◆ TASK DESCRIPTION ◆
Reproduce the material below with every occurrence of "arched window" substituted by "round window", keeping everything else unchanged. Omit the pictures from your answer.

◆ EXTRACTED ENTRIES ◆
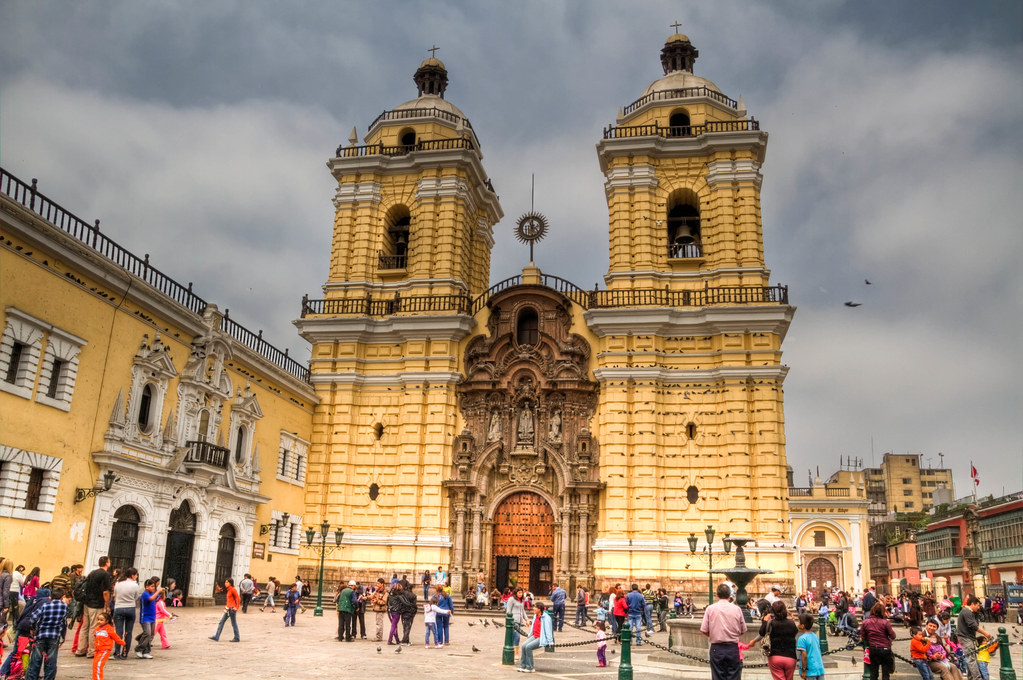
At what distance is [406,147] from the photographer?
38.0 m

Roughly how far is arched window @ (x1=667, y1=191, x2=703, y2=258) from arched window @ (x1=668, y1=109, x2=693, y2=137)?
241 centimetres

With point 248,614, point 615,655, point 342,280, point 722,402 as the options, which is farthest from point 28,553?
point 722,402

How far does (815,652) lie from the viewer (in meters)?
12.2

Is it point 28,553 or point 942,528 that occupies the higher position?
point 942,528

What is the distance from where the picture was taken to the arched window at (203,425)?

◆ THE REPLY ◆
At what distance is [406,147] from the photographer?
38.0 m

Roughly how far is round window @ (x1=667, y1=191, x2=703, y2=258) from round window @ (x1=668, y1=109, x2=693, y2=137)?
241 centimetres

With point 248,614, point 615,655, point 342,280, point 722,402 as the options, which is farthest from point 28,553?
point 722,402

How far does (815,652) lie from the viewer (in meters)?
12.2

Is it point 28,553 or point 942,528 that occupies the higher position?
point 942,528

What is the distance from where the picture was taken to the round window at (203,425)?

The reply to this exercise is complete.